(RECORDS TO USE begins)
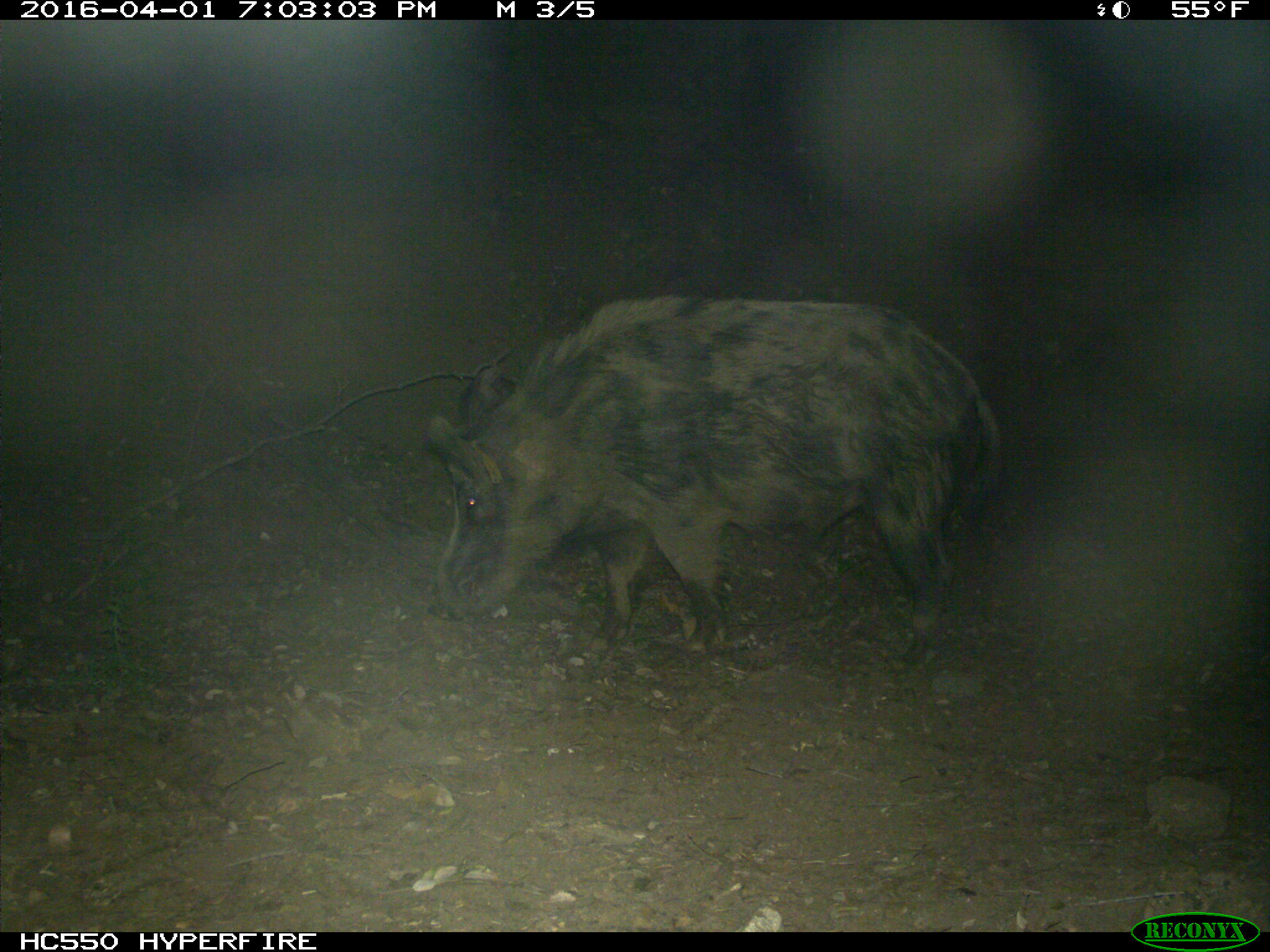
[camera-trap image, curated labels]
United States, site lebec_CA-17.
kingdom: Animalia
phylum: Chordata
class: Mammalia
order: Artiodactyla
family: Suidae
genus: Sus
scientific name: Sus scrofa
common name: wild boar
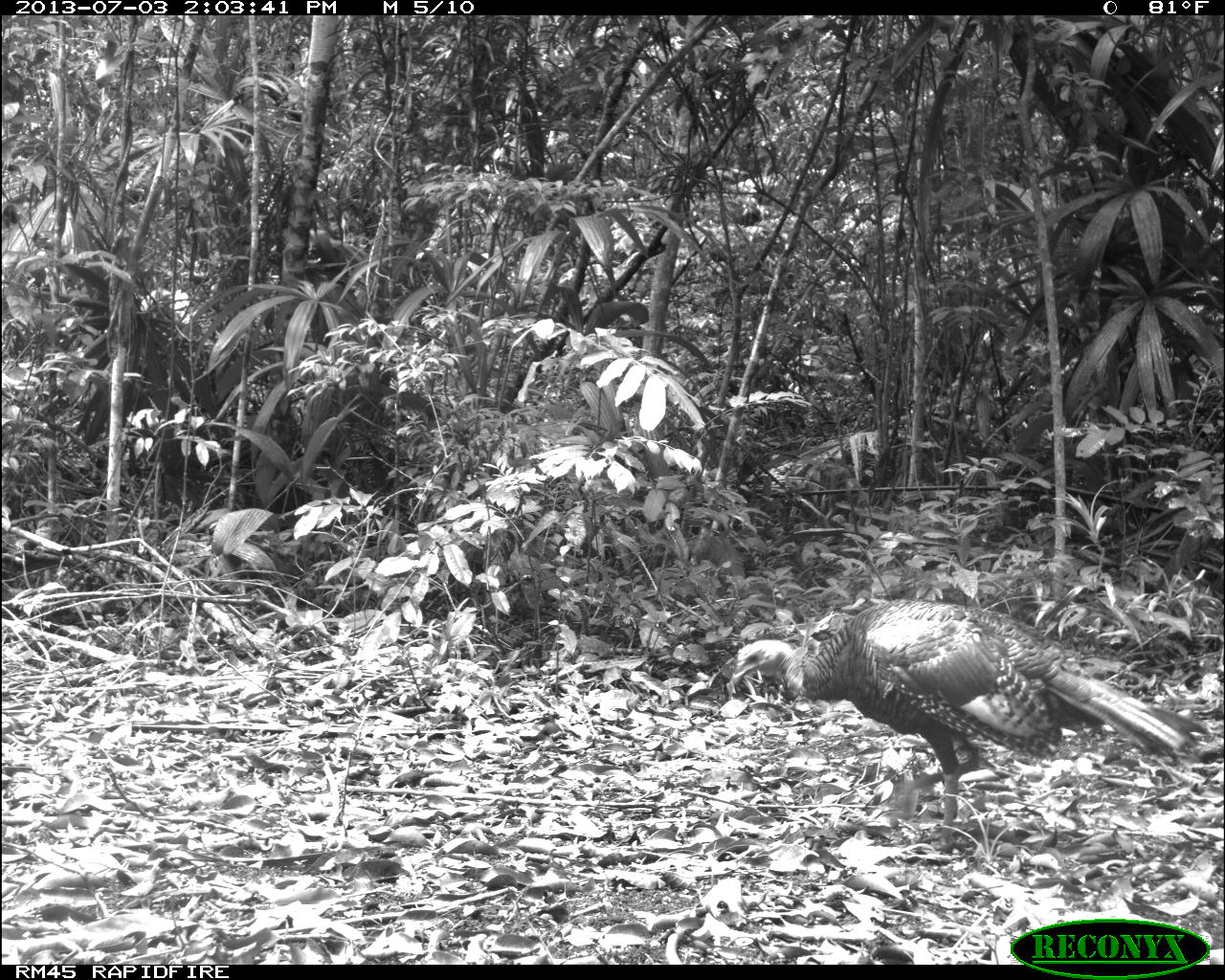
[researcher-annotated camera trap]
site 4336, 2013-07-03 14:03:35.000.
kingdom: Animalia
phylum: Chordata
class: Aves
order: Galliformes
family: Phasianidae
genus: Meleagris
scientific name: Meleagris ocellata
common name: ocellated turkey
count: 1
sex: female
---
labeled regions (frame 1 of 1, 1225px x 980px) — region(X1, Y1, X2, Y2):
(RECORDS TO USE ends)
> _DIRECTIONS FOR THIS TASK_
Retype all the data exactly, please, without pictures.

> _SOLUTION FOR THIS PROBLEM_
[camera-trap image, curated labels]
United States, site lebec_CA-17.
kingdom: Animalia
phylum: Chordata
class: Mammalia
order: Artiodactyla
family: Suidae
genus: Sus
scientific name: Sus scrofa
common name: wild boar
[researcher-annotated camera trap]
site 4336, 2013-07-03 14:03:35.000.
kingdom: Animalia
phylum: Chordata
class: Aves
order: Galliformes
family: Phasianidae
genus: Meleagris
scientific name: Meleagris ocellata
common name: ocellated turkey
count: 1
sex: female
---
labeled regions (frame 1 of 1, 1225px x 980px) — region(X1, Y1, X2, Y2):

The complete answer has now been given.